The threat of a looming filing deadline for this ballot initiative caused the California legislature to rush through a bill last month to satisfy Mr. Mactaggart and get him to drop his initiative.
So, what does this mean for us in Arizona? While we have also seen an increase in statewide initiatives being filed in Arizona by well-funded interests, this data privacy standoff in California represents a truly frightening new twist in “policy-making by the ballot.” Like the California data privacy initiative, more and more of the initiatives being filed in Arizona are not simple, easy to understand questions being advocated by droves of unhappy voters. Rather, they are complex policy issues being pushed by individuals and advocacy groups, a growing number of them from out of state. These initiatives often require extensive and confusing statutory language that most voters are unfamiliar with. Soundbite campaign messages are simply insufficient to allow voters to act as lawmakers on these complex initiatives. TV ads and mailer campaigns are no replacement for sound policymaking, which requires fact finding, robust debate, stakeholder input and most importantly, the opportunity to change and improve a policy proposal.
The recent California experience demonstrates the danger of a single-shot vote on a complex ballot proposal. Even after legislative debate and process–although abbreviated–the California legislature wisely delayed the effective date of the new data privacy law so that unaddressed issues and mistakes in the rushed bill could be amended next year before the law takes effect.
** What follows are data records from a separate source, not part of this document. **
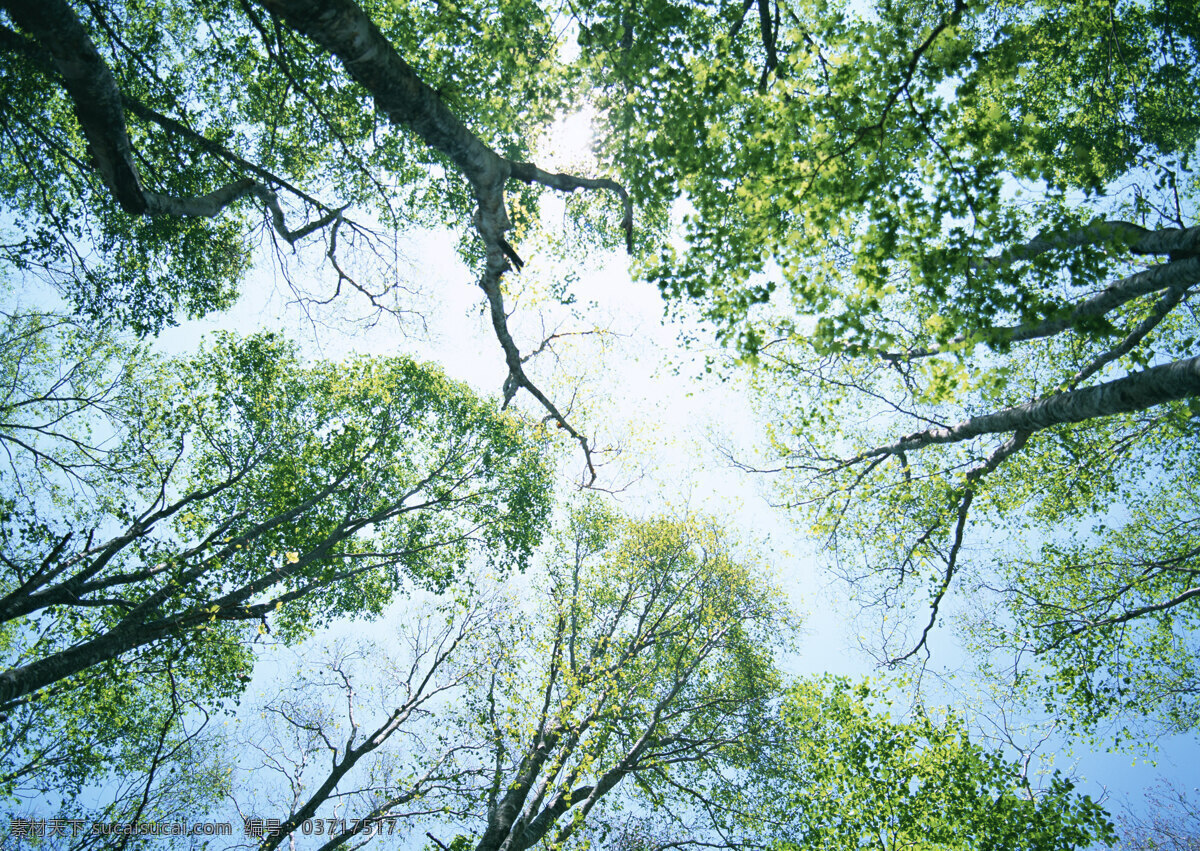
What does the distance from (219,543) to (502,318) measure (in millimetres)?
7066

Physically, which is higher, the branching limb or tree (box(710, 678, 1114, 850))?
the branching limb

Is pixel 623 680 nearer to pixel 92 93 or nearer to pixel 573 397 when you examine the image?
pixel 573 397

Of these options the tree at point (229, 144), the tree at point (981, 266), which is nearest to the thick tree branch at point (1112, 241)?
the tree at point (981, 266)

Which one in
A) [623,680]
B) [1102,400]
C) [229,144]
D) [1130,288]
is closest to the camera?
[1102,400]

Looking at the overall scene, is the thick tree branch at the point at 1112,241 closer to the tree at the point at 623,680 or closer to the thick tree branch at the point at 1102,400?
the thick tree branch at the point at 1102,400

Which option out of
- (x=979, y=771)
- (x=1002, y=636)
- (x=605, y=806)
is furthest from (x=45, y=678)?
(x=1002, y=636)

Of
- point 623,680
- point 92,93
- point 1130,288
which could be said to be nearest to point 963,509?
point 1130,288

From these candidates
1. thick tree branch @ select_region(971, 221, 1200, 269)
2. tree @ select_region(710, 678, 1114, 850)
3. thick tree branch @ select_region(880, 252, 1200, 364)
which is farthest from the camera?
tree @ select_region(710, 678, 1114, 850)

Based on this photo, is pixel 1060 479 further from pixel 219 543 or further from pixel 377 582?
pixel 219 543

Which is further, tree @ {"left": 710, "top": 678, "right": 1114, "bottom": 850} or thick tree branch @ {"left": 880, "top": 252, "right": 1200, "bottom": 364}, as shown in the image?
tree @ {"left": 710, "top": 678, "right": 1114, "bottom": 850}

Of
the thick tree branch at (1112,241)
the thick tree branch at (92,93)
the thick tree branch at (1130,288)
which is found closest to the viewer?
the thick tree branch at (1112,241)

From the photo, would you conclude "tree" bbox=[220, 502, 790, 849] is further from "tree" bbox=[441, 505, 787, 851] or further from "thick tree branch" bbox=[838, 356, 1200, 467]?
"thick tree branch" bbox=[838, 356, 1200, 467]

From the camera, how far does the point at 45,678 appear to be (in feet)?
24.6

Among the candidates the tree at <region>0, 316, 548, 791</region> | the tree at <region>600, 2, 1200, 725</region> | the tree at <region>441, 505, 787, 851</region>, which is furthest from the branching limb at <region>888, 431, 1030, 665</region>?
the tree at <region>0, 316, 548, 791</region>
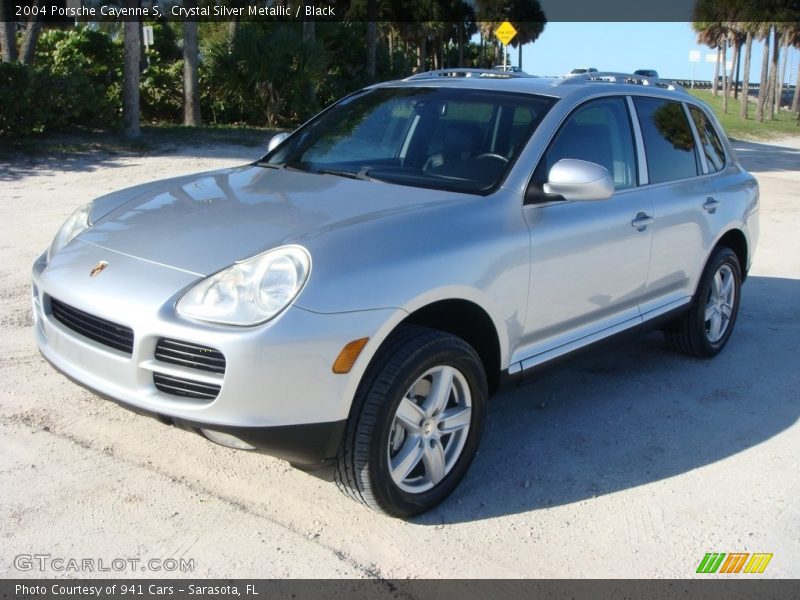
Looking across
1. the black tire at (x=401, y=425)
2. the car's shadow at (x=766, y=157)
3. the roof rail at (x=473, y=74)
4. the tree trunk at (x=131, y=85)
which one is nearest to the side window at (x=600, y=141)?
the roof rail at (x=473, y=74)

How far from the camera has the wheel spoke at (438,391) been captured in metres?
3.55

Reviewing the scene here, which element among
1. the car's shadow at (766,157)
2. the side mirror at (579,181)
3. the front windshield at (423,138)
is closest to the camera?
the side mirror at (579,181)

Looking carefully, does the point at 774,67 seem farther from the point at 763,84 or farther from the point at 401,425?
the point at 401,425

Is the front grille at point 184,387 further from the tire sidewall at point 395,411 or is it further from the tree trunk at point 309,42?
the tree trunk at point 309,42

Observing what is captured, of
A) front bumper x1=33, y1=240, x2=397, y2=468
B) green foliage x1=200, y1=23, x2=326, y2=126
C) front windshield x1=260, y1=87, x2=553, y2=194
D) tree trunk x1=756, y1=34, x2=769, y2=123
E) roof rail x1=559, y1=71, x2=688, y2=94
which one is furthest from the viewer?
tree trunk x1=756, y1=34, x2=769, y2=123

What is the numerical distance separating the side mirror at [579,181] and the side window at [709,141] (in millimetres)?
1950

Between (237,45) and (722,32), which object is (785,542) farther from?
(722,32)

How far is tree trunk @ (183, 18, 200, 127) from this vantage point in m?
16.8

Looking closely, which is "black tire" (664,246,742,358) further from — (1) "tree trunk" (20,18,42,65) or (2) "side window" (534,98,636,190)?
(1) "tree trunk" (20,18,42,65)

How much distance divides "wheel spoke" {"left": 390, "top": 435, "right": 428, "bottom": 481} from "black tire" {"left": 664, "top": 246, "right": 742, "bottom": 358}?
8.64 feet

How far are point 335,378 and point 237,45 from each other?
1604 cm

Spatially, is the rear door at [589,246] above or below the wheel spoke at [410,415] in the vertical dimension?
above

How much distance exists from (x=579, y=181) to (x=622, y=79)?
166cm

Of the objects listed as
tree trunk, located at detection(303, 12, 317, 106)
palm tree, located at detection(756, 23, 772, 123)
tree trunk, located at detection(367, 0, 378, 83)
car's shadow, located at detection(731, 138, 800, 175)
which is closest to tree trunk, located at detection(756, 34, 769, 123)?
palm tree, located at detection(756, 23, 772, 123)
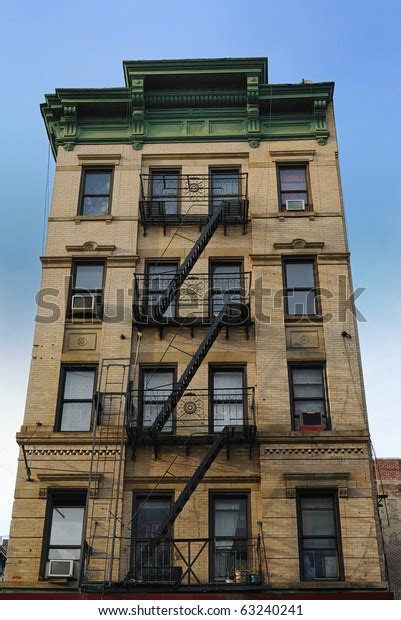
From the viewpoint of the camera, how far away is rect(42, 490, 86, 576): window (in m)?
17.7

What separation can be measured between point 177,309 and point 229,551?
6289mm

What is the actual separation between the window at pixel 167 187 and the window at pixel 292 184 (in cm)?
297

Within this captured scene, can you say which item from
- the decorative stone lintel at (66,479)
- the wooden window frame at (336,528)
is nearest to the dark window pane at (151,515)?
the decorative stone lintel at (66,479)

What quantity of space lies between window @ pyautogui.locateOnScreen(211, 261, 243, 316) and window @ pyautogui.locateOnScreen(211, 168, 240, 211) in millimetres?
1915

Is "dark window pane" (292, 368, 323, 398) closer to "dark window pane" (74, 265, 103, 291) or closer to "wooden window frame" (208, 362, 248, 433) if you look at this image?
"wooden window frame" (208, 362, 248, 433)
No matter how good a petition signature gatherer or campaign mailer can make an initiative sound, we can’t afford to have badly drafted initiatives getting put in front of voters by someone with an agenda, a pile of money and a good soundbite to get people to sign a petition. The stakes are too high and the consequences too great. Likewise, we can’t afford to have someone with those same assets have the ability to extort rushed or bad policy out of our legislature. Just ask California how that is working out for them.
Susan Anable is the Chair of the Arizona Chamber of Commerce and Industry and Vice President of Public and Government Affairs, Cox Communications Southwest Region.